Produire un CD de prises de vue en haute définition est à la portée de tous ceux qui possèdent un appareil photo, mais ne constitue en rien un produit artistique achevé, ciselé et peaufiné. Pour un maître photographe, ces prises de vue sont comme la farine et le sucre pour un cuisinier, les matériaux à partir desquels il réalisera son œuvre.
Ceux qui maîtrisent l’art de la photo vous le diront : la haute définition (dpi -dots per inch) n’est pas un gage de qualité, mais une simple mesure de pixellisation. Elle n’a aucune influence ni ne constitue un comparatif en matière de qualité du travail et de retouche professionnelle. Puisque chaque image est censée être une œuvre d’art, la traiter par ordinateur en mode automatique (le fameux cliché Photoshop) ne produit pas une photographie corrigée/retouchée selon les règles de l’art. Pour rencontrer ces fameuses règles, chaque prise de vue doit être soigneusement travaillée afin de révéler toutes les subtilités de l’instant qui a été capturé. C’est ce processus artistique, cette vision, qui donne sa valeur aux œuvres.
De simplement régler les contrastes et la luminosité n’est pas non plus considéré par les professionnels comme un équilibrage des variantes d’une image. Le prix d’une œuvre ne varie pas plus selon le prix des matériaux, que selon la sorte et la grandeur du papier utilisé. Le prix varie bel et bien, nous le répétons, selon que les règles de l’art aient été ou non respectées.
Ainsi, beaucoup plus qu’un produit de consommation courante, ce que vous achetez lorsque vous retenez les services d’un maître photographe, c’est avant tout un style dont les composantes (sensibilité, perception, approche…) sont à la fois uniques et mystérieuses parce que souvent insaisissables.
Un processus de création passe par plusieurs étapes cruciales et primordiales et une œuvre n’est déclarée telle que lorsque l’artiste s’en déclare satisfait. Albums, impressions et produits dérivés sont autant de supports qu’il doit traiter chacun à leur manière pour que son œuvre atteigne les standards qu’il s’est lui-même donnés et pour qu’il ait envie d’y apposer sa signature. Que le processus artistique soit respecté donne donc sa valeur aux œuvres, travail pour lequel le maître photographe a été sélectionné par son client.
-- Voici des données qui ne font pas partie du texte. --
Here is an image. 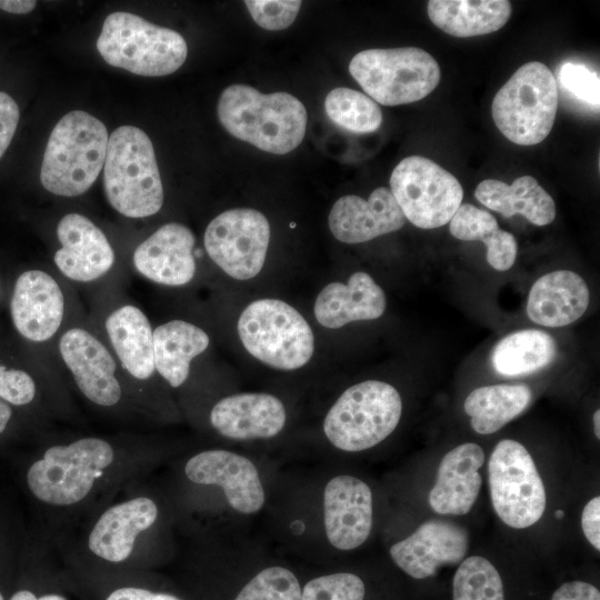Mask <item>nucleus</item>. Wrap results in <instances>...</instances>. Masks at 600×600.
<instances>
[{
	"instance_id": "obj_22",
	"label": "nucleus",
	"mask_w": 600,
	"mask_h": 600,
	"mask_svg": "<svg viewBox=\"0 0 600 600\" xmlns=\"http://www.w3.org/2000/svg\"><path fill=\"white\" fill-rule=\"evenodd\" d=\"M210 423L221 436L233 440L269 439L282 431L286 409L274 396L244 392L219 400L210 411Z\"/></svg>"
},
{
	"instance_id": "obj_37",
	"label": "nucleus",
	"mask_w": 600,
	"mask_h": 600,
	"mask_svg": "<svg viewBox=\"0 0 600 600\" xmlns=\"http://www.w3.org/2000/svg\"><path fill=\"white\" fill-rule=\"evenodd\" d=\"M302 589L294 573L280 566L259 571L234 600H301Z\"/></svg>"
},
{
	"instance_id": "obj_44",
	"label": "nucleus",
	"mask_w": 600,
	"mask_h": 600,
	"mask_svg": "<svg viewBox=\"0 0 600 600\" xmlns=\"http://www.w3.org/2000/svg\"><path fill=\"white\" fill-rule=\"evenodd\" d=\"M550 600H600V591L584 581H569L561 584Z\"/></svg>"
},
{
	"instance_id": "obj_38",
	"label": "nucleus",
	"mask_w": 600,
	"mask_h": 600,
	"mask_svg": "<svg viewBox=\"0 0 600 600\" xmlns=\"http://www.w3.org/2000/svg\"><path fill=\"white\" fill-rule=\"evenodd\" d=\"M366 587L360 577L337 572L309 580L301 592V600H363Z\"/></svg>"
},
{
	"instance_id": "obj_24",
	"label": "nucleus",
	"mask_w": 600,
	"mask_h": 600,
	"mask_svg": "<svg viewBox=\"0 0 600 600\" xmlns=\"http://www.w3.org/2000/svg\"><path fill=\"white\" fill-rule=\"evenodd\" d=\"M387 306L383 290L370 274L358 271L348 283L331 282L318 294L314 302L317 321L329 329L350 322L380 318Z\"/></svg>"
},
{
	"instance_id": "obj_49",
	"label": "nucleus",
	"mask_w": 600,
	"mask_h": 600,
	"mask_svg": "<svg viewBox=\"0 0 600 600\" xmlns=\"http://www.w3.org/2000/svg\"><path fill=\"white\" fill-rule=\"evenodd\" d=\"M564 516L563 511L562 510H557L556 511V518L560 519Z\"/></svg>"
},
{
	"instance_id": "obj_25",
	"label": "nucleus",
	"mask_w": 600,
	"mask_h": 600,
	"mask_svg": "<svg viewBox=\"0 0 600 600\" xmlns=\"http://www.w3.org/2000/svg\"><path fill=\"white\" fill-rule=\"evenodd\" d=\"M586 281L576 272L558 270L540 277L531 287L527 314L544 327H564L578 320L589 306Z\"/></svg>"
},
{
	"instance_id": "obj_3",
	"label": "nucleus",
	"mask_w": 600,
	"mask_h": 600,
	"mask_svg": "<svg viewBox=\"0 0 600 600\" xmlns=\"http://www.w3.org/2000/svg\"><path fill=\"white\" fill-rule=\"evenodd\" d=\"M217 112L231 136L273 154L294 150L303 140L308 122L306 107L294 96L261 93L247 84L226 88Z\"/></svg>"
},
{
	"instance_id": "obj_6",
	"label": "nucleus",
	"mask_w": 600,
	"mask_h": 600,
	"mask_svg": "<svg viewBox=\"0 0 600 600\" xmlns=\"http://www.w3.org/2000/svg\"><path fill=\"white\" fill-rule=\"evenodd\" d=\"M97 49L108 64L143 77L173 73L188 54L179 32L130 12H113L104 19Z\"/></svg>"
},
{
	"instance_id": "obj_12",
	"label": "nucleus",
	"mask_w": 600,
	"mask_h": 600,
	"mask_svg": "<svg viewBox=\"0 0 600 600\" xmlns=\"http://www.w3.org/2000/svg\"><path fill=\"white\" fill-rule=\"evenodd\" d=\"M390 191L406 219L421 229L448 223L463 198L458 179L421 156L407 157L396 166L390 177Z\"/></svg>"
},
{
	"instance_id": "obj_35",
	"label": "nucleus",
	"mask_w": 600,
	"mask_h": 600,
	"mask_svg": "<svg viewBox=\"0 0 600 600\" xmlns=\"http://www.w3.org/2000/svg\"><path fill=\"white\" fill-rule=\"evenodd\" d=\"M324 111L338 127L354 133H370L382 123L379 104L369 96L349 88L331 90L324 99Z\"/></svg>"
},
{
	"instance_id": "obj_9",
	"label": "nucleus",
	"mask_w": 600,
	"mask_h": 600,
	"mask_svg": "<svg viewBox=\"0 0 600 600\" xmlns=\"http://www.w3.org/2000/svg\"><path fill=\"white\" fill-rule=\"evenodd\" d=\"M238 333L246 350L278 370H296L311 359L313 332L292 306L279 299H259L241 312Z\"/></svg>"
},
{
	"instance_id": "obj_29",
	"label": "nucleus",
	"mask_w": 600,
	"mask_h": 600,
	"mask_svg": "<svg viewBox=\"0 0 600 600\" xmlns=\"http://www.w3.org/2000/svg\"><path fill=\"white\" fill-rule=\"evenodd\" d=\"M427 11L431 22L446 33L469 38L501 29L512 7L507 0H430Z\"/></svg>"
},
{
	"instance_id": "obj_34",
	"label": "nucleus",
	"mask_w": 600,
	"mask_h": 600,
	"mask_svg": "<svg viewBox=\"0 0 600 600\" xmlns=\"http://www.w3.org/2000/svg\"><path fill=\"white\" fill-rule=\"evenodd\" d=\"M66 569L80 600H184L172 592L147 583L143 572H94Z\"/></svg>"
},
{
	"instance_id": "obj_47",
	"label": "nucleus",
	"mask_w": 600,
	"mask_h": 600,
	"mask_svg": "<svg viewBox=\"0 0 600 600\" xmlns=\"http://www.w3.org/2000/svg\"><path fill=\"white\" fill-rule=\"evenodd\" d=\"M593 427L597 439H600V410L598 409L593 414Z\"/></svg>"
},
{
	"instance_id": "obj_20",
	"label": "nucleus",
	"mask_w": 600,
	"mask_h": 600,
	"mask_svg": "<svg viewBox=\"0 0 600 600\" xmlns=\"http://www.w3.org/2000/svg\"><path fill=\"white\" fill-rule=\"evenodd\" d=\"M57 237L61 248L54 253V263L67 278L90 282L112 268L113 249L89 218L80 213L66 214L57 226Z\"/></svg>"
},
{
	"instance_id": "obj_42",
	"label": "nucleus",
	"mask_w": 600,
	"mask_h": 600,
	"mask_svg": "<svg viewBox=\"0 0 600 600\" xmlns=\"http://www.w3.org/2000/svg\"><path fill=\"white\" fill-rule=\"evenodd\" d=\"M19 107L6 92L0 91V158L9 147L19 122Z\"/></svg>"
},
{
	"instance_id": "obj_10",
	"label": "nucleus",
	"mask_w": 600,
	"mask_h": 600,
	"mask_svg": "<svg viewBox=\"0 0 600 600\" xmlns=\"http://www.w3.org/2000/svg\"><path fill=\"white\" fill-rule=\"evenodd\" d=\"M349 72L373 101L383 106L422 100L441 77L436 59L414 47L360 51L351 59Z\"/></svg>"
},
{
	"instance_id": "obj_13",
	"label": "nucleus",
	"mask_w": 600,
	"mask_h": 600,
	"mask_svg": "<svg viewBox=\"0 0 600 600\" xmlns=\"http://www.w3.org/2000/svg\"><path fill=\"white\" fill-rule=\"evenodd\" d=\"M203 241L208 256L223 272L237 280H249L264 264L270 224L256 209H230L209 222Z\"/></svg>"
},
{
	"instance_id": "obj_15",
	"label": "nucleus",
	"mask_w": 600,
	"mask_h": 600,
	"mask_svg": "<svg viewBox=\"0 0 600 600\" xmlns=\"http://www.w3.org/2000/svg\"><path fill=\"white\" fill-rule=\"evenodd\" d=\"M59 351L80 392L103 408L117 406L122 389L116 377L117 366L109 350L89 331L72 328L59 342Z\"/></svg>"
},
{
	"instance_id": "obj_18",
	"label": "nucleus",
	"mask_w": 600,
	"mask_h": 600,
	"mask_svg": "<svg viewBox=\"0 0 600 600\" xmlns=\"http://www.w3.org/2000/svg\"><path fill=\"white\" fill-rule=\"evenodd\" d=\"M10 313L17 331L42 342L58 331L64 314V297L57 281L41 270L22 272L13 287Z\"/></svg>"
},
{
	"instance_id": "obj_40",
	"label": "nucleus",
	"mask_w": 600,
	"mask_h": 600,
	"mask_svg": "<svg viewBox=\"0 0 600 600\" xmlns=\"http://www.w3.org/2000/svg\"><path fill=\"white\" fill-rule=\"evenodd\" d=\"M558 79L576 99L599 108L600 81L596 72L582 64L568 62L560 68Z\"/></svg>"
},
{
	"instance_id": "obj_14",
	"label": "nucleus",
	"mask_w": 600,
	"mask_h": 600,
	"mask_svg": "<svg viewBox=\"0 0 600 600\" xmlns=\"http://www.w3.org/2000/svg\"><path fill=\"white\" fill-rule=\"evenodd\" d=\"M183 472L196 486L221 488L229 506L240 513H256L264 504V490L256 466L236 452L200 451L187 460Z\"/></svg>"
},
{
	"instance_id": "obj_8",
	"label": "nucleus",
	"mask_w": 600,
	"mask_h": 600,
	"mask_svg": "<svg viewBox=\"0 0 600 600\" xmlns=\"http://www.w3.org/2000/svg\"><path fill=\"white\" fill-rule=\"evenodd\" d=\"M401 412V397L394 387L367 380L351 386L337 399L324 418L323 431L336 448L358 452L389 437Z\"/></svg>"
},
{
	"instance_id": "obj_1",
	"label": "nucleus",
	"mask_w": 600,
	"mask_h": 600,
	"mask_svg": "<svg viewBox=\"0 0 600 600\" xmlns=\"http://www.w3.org/2000/svg\"><path fill=\"white\" fill-rule=\"evenodd\" d=\"M149 461L139 450H127L101 437H83L51 444L26 459L18 482L30 502L60 526L90 516L139 481Z\"/></svg>"
},
{
	"instance_id": "obj_5",
	"label": "nucleus",
	"mask_w": 600,
	"mask_h": 600,
	"mask_svg": "<svg viewBox=\"0 0 600 600\" xmlns=\"http://www.w3.org/2000/svg\"><path fill=\"white\" fill-rule=\"evenodd\" d=\"M103 187L111 207L128 218L156 214L163 204V187L153 144L147 133L121 126L109 137Z\"/></svg>"
},
{
	"instance_id": "obj_46",
	"label": "nucleus",
	"mask_w": 600,
	"mask_h": 600,
	"mask_svg": "<svg viewBox=\"0 0 600 600\" xmlns=\"http://www.w3.org/2000/svg\"><path fill=\"white\" fill-rule=\"evenodd\" d=\"M12 417V407L0 399V437L6 432Z\"/></svg>"
},
{
	"instance_id": "obj_21",
	"label": "nucleus",
	"mask_w": 600,
	"mask_h": 600,
	"mask_svg": "<svg viewBox=\"0 0 600 600\" xmlns=\"http://www.w3.org/2000/svg\"><path fill=\"white\" fill-rule=\"evenodd\" d=\"M194 243L196 237L187 226L166 223L136 248L133 266L156 283L183 286L196 274Z\"/></svg>"
},
{
	"instance_id": "obj_11",
	"label": "nucleus",
	"mask_w": 600,
	"mask_h": 600,
	"mask_svg": "<svg viewBox=\"0 0 600 600\" xmlns=\"http://www.w3.org/2000/svg\"><path fill=\"white\" fill-rule=\"evenodd\" d=\"M493 509L509 527L524 529L538 522L546 509V490L531 454L518 441H499L488 462Z\"/></svg>"
},
{
	"instance_id": "obj_43",
	"label": "nucleus",
	"mask_w": 600,
	"mask_h": 600,
	"mask_svg": "<svg viewBox=\"0 0 600 600\" xmlns=\"http://www.w3.org/2000/svg\"><path fill=\"white\" fill-rule=\"evenodd\" d=\"M581 527L587 540L600 550V498H592L583 508Z\"/></svg>"
},
{
	"instance_id": "obj_23",
	"label": "nucleus",
	"mask_w": 600,
	"mask_h": 600,
	"mask_svg": "<svg viewBox=\"0 0 600 600\" xmlns=\"http://www.w3.org/2000/svg\"><path fill=\"white\" fill-rule=\"evenodd\" d=\"M483 462L484 452L473 442L462 443L444 454L429 494L431 508L440 514H467L480 492L479 469Z\"/></svg>"
},
{
	"instance_id": "obj_32",
	"label": "nucleus",
	"mask_w": 600,
	"mask_h": 600,
	"mask_svg": "<svg viewBox=\"0 0 600 600\" xmlns=\"http://www.w3.org/2000/svg\"><path fill=\"white\" fill-rule=\"evenodd\" d=\"M450 233L462 241H482L487 247V261L498 271L509 270L517 258L518 247L512 233L499 228L487 210L461 203L451 220Z\"/></svg>"
},
{
	"instance_id": "obj_2",
	"label": "nucleus",
	"mask_w": 600,
	"mask_h": 600,
	"mask_svg": "<svg viewBox=\"0 0 600 600\" xmlns=\"http://www.w3.org/2000/svg\"><path fill=\"white\" fill-rule=\"evenodd\" d=\"M139 482V481H138ZM113 497L88 517L76 550L66 554V567L94 572H143L147 538L160 519L159 502L137 490Z\"/></svg>"
},
{
	"instance_id": "obj_33",
	"label": "nucleus",
	"mask_w": 600,
	"mask_h": 600,
	"mask_svg": "<svg viewBox=\"0 0 600 600\" xmlns=\"http://www.w3.org/2000/svg\"><path fill=\"white\" fill-rule=\"evenodd\" d=\"M556 352V342L549 333L524 329L498 341L491 350L490 362L501 376H526L550 364Z\"/></svg>"
},
{
	"instance_id": "obj_19",
	"label": "nucleus",
	"mask_w": 600,
	"mask_h": 600,
	"mask_svg": "<svg viewBox=\"0 0 600 600\" xmlns=\"http://www.w3.org/2000/svg\"><path fill=\"white\" fill-rule=\"evenodd\" d=\"M406 220L390 189L380 187L368 199L354 194L339 198L331 208L328 224L337 240L362 243L400 230Z\"/></svg>"
},
{
	"instance_id": "obj_45",
	"label": "nucleus",
	"mask_w": 600,
	"mask_h": 600,
	"mask_svg": "<svg viewBox=\"0 0 600 600\" xmlns=\"http://www.w3.org/2000/svg\"><path fill=\"white\" fill-rule=\"evenodd\" d=\"M37 6L31 0H0V9L9 13L24 14L31 12Z\"/></svg>"
},
{
	"instance_id": "obj_30",
	"label": "nucleus",
	"mask_w": 600,
	"mask_h": 600,
	"mask_svg": "<svg viewBox=\"0 0 600 600\" xmlns=\"http://www.w3.org/2000/svg\"><path fill=\"white\" fill-rule=\"evenodd\" d=\"M210 339L198 326L171 320L153 331L154 369L172 387L188 379L190 362L209 346Z\"/></svg>"
},
{
	"instance_id": "obj_39",
	"label": "nucleus",
	"mask_w": 600,
	"mask_h": 600,
	"mask_svg": "<svg viewBox=\"0 0 600 600\" xmlns=\"http://www.w3.org/2000/svg\"><path fill=\"white\" fill-rule=\"evenodd\" d=\"M247 9L254 22L270 31H279L292 24L301 7L299 0H248Z\"/></svg>"
},
{
	"instance_id": "obj_41",
	"label": "nucleus",
	"mask_w": 600,
	"mask_h": 600,
	"mask_svg": "<svg viewBox=\"0 0 600 600\" xmlns=\"http://www.w3.org/2000/svg\"><path fill=\"white\" fill-rule=\"evenodd\" d=\"M37 394L33 378L26 371L0 366V399L11 407L30 404Z\"/></svg>"
},
{
	"instance_id": "obj_48",
	"label": "nucleus",
	"mask_w": 600,
	"mask_h": 600,
	"mask_svg": "<svg viewBox=\"0 0 600 600\" xmlns=\"http://www.w3.org/2000/svg\"><path fill=\"white\" fill-rule=\"evenodd\" d=\"M9 594H7L3 587L0 586V600H8Z\"/></svg>"
},
{
	"instance_id": "obj_7",
	"label": "nucleus",
	"mask_w": 600,
	"mask_h": 600,
	"mask_svg": "<svg viewBox=\"0 0 600 600\" xmlns=\"http://www.w3.org/2000/svg\"><path fill=\"white\" fill-rule=\"evenodd\" d=\"M557 109L558 84L553 73L542 62L531 61L521 66L498 90L491 113L508 140L533 146L551 132Z\"/></svg>"
},
{
	"instance_id": "obj_26",
	"label": "nucleus",
	"mask_w": 600,
	"mask_h": 600,
	"mask_svg": "<svg viewBox=\"0 0 600 600\" xmlns=\"http://www.w3.org/2000/svg\"><path fill=\"white\" fill-rule=\"evenodd\" d=\"M46 548L42 539L26 532L19 557L22 576L8 600H80L68 571L49 560Z\"/></svg>"
},
{
	"instance_id": "obj_28",
	"label": "nucleus",
	"mask_w": 600,
	"mask_h": 600,
	"mask_svg": "<svg viewBox=\"0 0 600 600\" xmlns=\"http://www.w3.org/2000/svg\"><path fill=\"white\" fill-rule=\"evenodd\" d=\"M106 330L123 368L138 380L149 379L156 369L147 316L134 306H122L107 318Z\"/></svg>"
},
{
	"instance_id": "obj_36",
	"label": "nucleus",
	"mask_w": 600,
	"mask_h": 600,
	"mask_svg": "<svg viewBox=\"0 0 600 600\" xmlns=\"http://www.w3.org/2000/svg\"><path fill=\"white\" fill-rule=\"evenodd\" d=\"M452 600H504L498 570L480 556L462 560L453 576Z\"/></svg>"
},
{
	"instance_id": "obj_27",
	"label": "nucleus",
	"mask_w": 600,
	"mask_h": 600,
	"mask_svg": "<svg viewBox=\"0 0 600 600\" xmlns=\"http://www.w3.org/2000/svg\"><path fill=\"white\" fill-rule=\"evenodd\" d=\"M474 197L503 218L522 214L539 227L550 224L556 218L553 199L531 176L519 177L511 184L496 179L482 180Z\"/></svg>"
},
{
	"instance_id": "obj_16",
	"label": "nucleus",
	"mask_w": 600,
	"mask_h": 600,
	"mask_svg": "<svg viewBox=\"0 0 600 600\" xmlns=\"http://www.w3.org/2000/svg\"><path fill=\"white\" fill-rule=\"evenodd\" d=\"M323 519L329 542L338 550H353L370 536L373 521L372 492L362 480L337 476L323 491Z\"/></svg>"
},
{
	"instance_id": "obj_17",
	"label": "nucleus",
	"mask_w": 600,
	"mask_h": 600,
	"mask_svg": "<svg viewBox=\"0 0 600 600\" xmlns=\"http://www.w3.org/2000/svg\"><path fill=\"white\" fill-rule=\"evenodd\" d=\"M464 528L449 521L423 522L408 538L394 543L389 552L393 562L408 576L426 579L444 564L461 562L468 551Z\"/></svg>"
},
{
	"instance_id": "obj_4",
	"label": "nucleus",
	"mask_w": 600,
	"mask_h": 600,
	"mask_svg": "<svg viewBox=\"0 0 600 600\" xmlns=\"http://www.w3.org/2000/svg\"><path fill=\"white\" fill-rule=\"evenodd\" d=\"M108 141V130L98 118L82 110L66 113L44 150L40 169L43 188L61 197L84 193L102 170Z\"/></svg>"
},
{
	"instance_id": "obj_31",
	"label": "nucleus",
	"mask_w": 600,
	"mask_h": 600,
	"mask_svg": "<svg viewBox=\"0 0 600 600\" xmlns=\"http://www.w3.org/2000/svg\"><path fill=\"white\" fill-rule=\"evenodd\" d=\"M531 399L532 392L526 384H492L471 391L463 408L472 429L490 434L519 416Z\"/></svg>"
}]
</instances>
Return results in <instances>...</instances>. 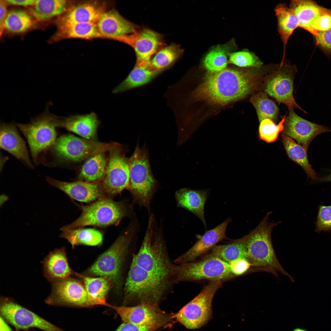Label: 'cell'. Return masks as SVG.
<instances>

• Les faux artistes – les fauxtographes résumé:

Voici un visuel de mes propos – Fait glisser de gauche à droite le curseur au centre de l’image

Josianne 2enfant_03

Les étapes

LE FAUXTOGRAPHE

      • Fichiers haute résolution
      • Correction mode automatique (contraste-luminosité)
      • Non cadré
      • Prêt pour impression en un format unique
NOTRE SERVICE PROFESSIONNEL

      • Fichiers haute résolution
      • Calibrage manuel
      • Retouche professionnelle et effets ajoutés manuellement
      • Cadrage manuel
      • Touche artistique mettant en valeur les éléments

Maintenant que vous êtes mieux informé

Laquelle de ces deux avenues choisiriez-vous pour offrir un cadeau et/ou pour créer votre album?
Sans ces explications, où en seriez-vous de votre réflexion? Saviez-vous qu’en moyenne, pour chaque heure passée à prendre les prises de vue, il faut en compter huit pour effectuer le travail de postproduction selon les règles de l’art, par rapport aux 15 minutes en mode automatique (batch process)?
Alors, imaginez ce que l’on ne vous dit pas en affichant seulement un forfait sans explications ni rencontre préalable, mais juste un prix beau, bon, pas cher, qui respectera votre budget, mais pas nécessairement vos attentes!
Ne pas grever son budget, c’est bien, connaître les motifs qui vous permettront de réaliser vos attentes, c’est mieux. Mais encore faut-il avoir accès aux informations pertinentes! Il est donc préférable de prendre quelques instants pour établir ce à quoi vous vous attendez, que de vivre une déception une fois l’irréparable commis.